1. A method for detecting whether a T1510G mutation exists in a rice HIS1 gene comprises the following steps:
s1, using a DNA sample of the rice to be detected as a template, and carrying out PCR amplification on a DNA fragment containing a site of 1510 th nucleotide downstream of an initiation codon ATG on a HIS1 gene by using a specific dCAPS labeled primer;
s2, performing enzyme digestion treatment on the amplification product obtained in the step S1 by using a restriction enzyme Dde1, and judging whether the nucleotide sequence of the amplification product is cut or not by an agarose gel electrophoresis method or a DNA sequencing method; if the gene is cut, the T1510G mutation exists in the rice HIS1 gene; if not cut, it indicates that the rice HIS1 gene has no T1510G mutation.
2. The method according to claim 1, wherein in step S1, the DNA fragment is from 1510 th nucleotide downstream of the ATG start codon of the HIS1 gene to 50 th to 192 th nucleotide downstream of the 1510 th nucleotide;
the specific dCAPS labeled primer comprises a forward primer CCJ-3F and a reverse primer CCJ-3R with the following sequences:
forward primer CCJ-3F: 5'-CATCTTCAGGAGCCCGGTGCACAGGCTGA-3', respectively;
reverse primer CCJ-3R: 5'-TCAGGGAGTCGATGTACCTC-3' are provided.
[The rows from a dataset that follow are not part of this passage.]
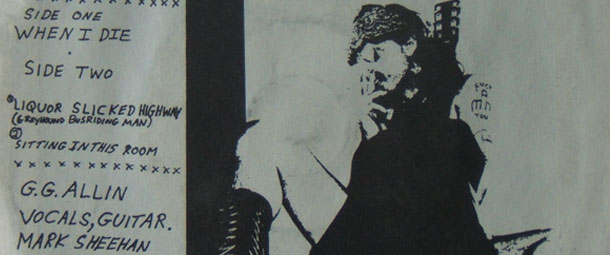 The inside sleeve artwork for the Troubled Troubadour by GG Allin showing GG Allin without any trousers on with a guitar between his legs. It is a black and white photocopied image.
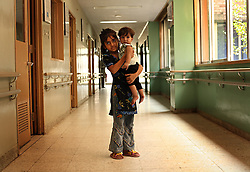 Haram Naz, 7, holds her 9-month-old sibling, Mezab Rahmat, in the hallway of the Children's Hospital at the Pakistan Institute of Medical Sciences, P.I.M.S., in Islamabad, Pakistan on Sept. 19, 2007. Their brother was being treated for typhoid fever.
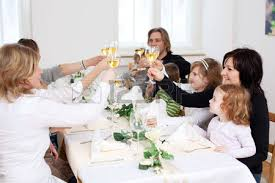 happy family toasting white wine at dining table in lawn stock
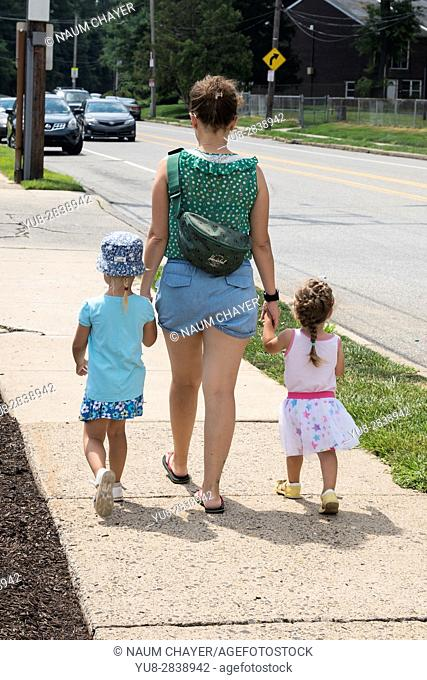 Young woman and two little girls walking by the street, Philadelphia, USA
3. The method according to claim 2, wherein the specific operation of determining whether the nucleotide sequence of the amplification product is cleaved into two pieces by agarose gel electrophoresis in step S2 comprises the following steps: carrying out agarose gel electrophoresis on the amplification product subjected to enzyme digestion treatment by restriction enzyme Dde1, reading the length of a DNA fragment of the amplification product, and judging that the nucleotide sequence of the amplification product is cut if a band with the length of 192bp appears in the DNA fragment of the amplification product; if the DNA fragment of the amplification product does not have a band with the length of 192bp, judging that the nucleotide sequence of the amplification product is not cut.
4. The method according to claim 2, wherein the specific operation of determining whether the nucleotide sequence of the amplification product is cleaved into two segments by DNA sequencing in step S2 comprises the following steps: carrying out DNA sequencing on the amplification product subjected to enzyme digestion treatment by restriction enzyme Dde1, and if the nucleotide sequence shown in SEQ.ID NO.13 and/or SEQ.ID NO.14 is obtained, judging that the nucleotide sequence of the amplification product is cut; and if the nucleotide sequence shown as SEQ.ID NO.11 is obtained, judging that the nucleotide sequence of the amplification product is not cut.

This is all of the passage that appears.